Start Records supplied

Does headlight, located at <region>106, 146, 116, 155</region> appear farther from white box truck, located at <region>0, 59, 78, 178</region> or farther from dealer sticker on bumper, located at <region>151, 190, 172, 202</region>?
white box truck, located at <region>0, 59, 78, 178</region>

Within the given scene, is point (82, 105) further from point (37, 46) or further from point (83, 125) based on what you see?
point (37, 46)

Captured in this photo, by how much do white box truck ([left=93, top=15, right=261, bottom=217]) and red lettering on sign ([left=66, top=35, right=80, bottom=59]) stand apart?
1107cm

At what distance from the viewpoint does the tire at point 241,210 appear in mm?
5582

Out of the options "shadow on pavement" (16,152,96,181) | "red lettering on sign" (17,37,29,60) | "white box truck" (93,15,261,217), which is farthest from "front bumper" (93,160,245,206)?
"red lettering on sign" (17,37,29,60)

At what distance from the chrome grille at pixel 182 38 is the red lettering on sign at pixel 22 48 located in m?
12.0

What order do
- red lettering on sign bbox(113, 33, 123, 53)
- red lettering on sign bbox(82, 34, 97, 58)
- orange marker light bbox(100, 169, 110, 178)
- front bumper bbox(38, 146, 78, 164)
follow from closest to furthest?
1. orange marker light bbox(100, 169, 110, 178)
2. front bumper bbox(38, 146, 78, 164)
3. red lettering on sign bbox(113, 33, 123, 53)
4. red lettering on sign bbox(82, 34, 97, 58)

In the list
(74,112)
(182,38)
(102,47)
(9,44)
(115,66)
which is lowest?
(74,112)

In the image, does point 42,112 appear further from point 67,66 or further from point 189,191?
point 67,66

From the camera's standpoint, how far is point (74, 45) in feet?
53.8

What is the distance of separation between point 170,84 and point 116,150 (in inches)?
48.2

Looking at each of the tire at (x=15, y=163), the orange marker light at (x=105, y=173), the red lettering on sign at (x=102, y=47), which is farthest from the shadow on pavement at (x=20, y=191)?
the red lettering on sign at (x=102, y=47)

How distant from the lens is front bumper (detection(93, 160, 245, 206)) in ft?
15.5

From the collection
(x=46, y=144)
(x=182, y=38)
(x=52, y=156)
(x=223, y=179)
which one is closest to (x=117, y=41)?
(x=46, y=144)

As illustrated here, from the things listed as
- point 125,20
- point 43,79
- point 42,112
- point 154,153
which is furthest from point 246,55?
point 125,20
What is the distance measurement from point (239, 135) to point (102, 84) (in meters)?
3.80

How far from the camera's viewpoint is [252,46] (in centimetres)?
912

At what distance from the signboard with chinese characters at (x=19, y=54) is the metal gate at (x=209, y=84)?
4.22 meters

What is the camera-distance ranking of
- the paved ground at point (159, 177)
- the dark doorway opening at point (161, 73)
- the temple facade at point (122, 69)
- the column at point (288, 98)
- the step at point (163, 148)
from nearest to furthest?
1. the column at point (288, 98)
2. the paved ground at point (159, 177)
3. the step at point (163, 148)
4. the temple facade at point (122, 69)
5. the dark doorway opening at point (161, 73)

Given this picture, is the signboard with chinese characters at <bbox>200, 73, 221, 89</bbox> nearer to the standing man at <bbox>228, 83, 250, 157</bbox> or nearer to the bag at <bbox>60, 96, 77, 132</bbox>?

End Records supplied

Task objective >> Take the entries above and copy them out exactly.

The reply >>
Does headlight, located at <region>106, 146, 116, 155</region> appear farther from white box truck, located at <region>0, 59, 78, 178</region> or farther from dealer sticker on bumper, located at <region>151, 190, 172, 202</region>?
white box truck, located at <region>0, 59, 78, 178</region>

Within the given scene, is point (82, 105) further from point (37, 46) or further from point (83, 125) based on what you see?
point (37, 46)

Captured in this photo, by how much do white box truck ([left=93, top=15, right=261, bottom=217]) and red lettering on sign ([left=66, top=35, right=80, bottom=59]) stand apart?
1107cm

At what distance from the viewpoint does the tire at point 241,210 appear in mm?
5582

Out of the options "shadow on pavement" (16,152,96,181) | "red lettering on sign" (17,37,29,60) | "white box truck" (93,15,261,217), which is farthest from "front bumper" (93,160,245,206)?
"red lettering on sign" (17,37,29,60)

At what distance from the chrome grille at pixel 182 38 is the red lettering on sign at pixel 22 48 located in m?
12.0

What order do
- red lettering on sign bbox(113, 33, 123, 53)
- red lettering on sign bbox(82, 34, 97, 58)
- orange marker light bbox(100, 169, 110, 178)
- front bumper bbox(38, 146, 78, 164)
follow from closest to furthest?
1. orange marker light bbox(100, 169, 110, 178)
2. front bumper bbox(38, 146, 78, 164)
3. red lettering on sign bbox(113, 33, 123, 53)
4. red lettering on sign bbox(82, 34, 97, 58)

In the list
(74,112)
(182,38)
(102,47)
(9,44)
(115,66)
which is lowest?
(74,112)

In the image, does point 42,112 appear further from point 67,66 or further from point 189,191?
point 67,66

From the camera's standpoint, how far is point (74, 45) in feet?
53.8

What is the distance of separation between point 170,84 and point 116,150 (in inches)?
48.2

Looking at each of the tire at (x=15, y=163), the orange marker light at (x=105, y=173), the red lettering on sign at (x=102, y=47), which is farthest from the shadow on pavement at (x=20, y=191)?
the red lettering on sign at (x=102, y=47)

How distant from the lens is front bumper (detection(93, 160, 245, 206)) in ft?
15.5

From the collection
(x=46, y=144)
(x=182, y=38)
(x=52, y=156)
(x=223, y=179)
which one is closest to (x=117, y=41)?
(x=46, y=144)

As illustrated here, from the things listed as
- point 125,20
- point 43,79
- point 42,112
- point 154,153
which is furthest from point 246,55?
point 125,20
What is the distance measurement from point (239, 135) to point (102, 84) (in meters)?
3.80

How far from the camera's viewpoint is [252,46] (in centimetres)?
912

At what distance from the signboard with chinese characters at (x=19, y=54) is the metal gate at (x=209, y=84)?
4.22 meters

What is the camera-distance ranking of
- the paved ground at point (159, 177)
- the dark doorway opening at point (161, 73)
- the temple facade at point (122, 69)
- the column at point (288, 98)
- the step at point (163, 148)
from nearest to furthest?
1. the column at point (288, 98)
2. the paved ground at point (159, 177)
3. the step at point (163, 148)
4. the temple facade at point (122, 69)
5. the dark doorway opening at point (161, 73)

Given this picture, is the signboard with chinese characters at <bbox>200, 73, 221, 89</bbox> nearer to the standing man at <bbox>228, 83, 250, 157</bbox> or nearer to the bag at <bbox>60, 96, 77, 132</bbox>?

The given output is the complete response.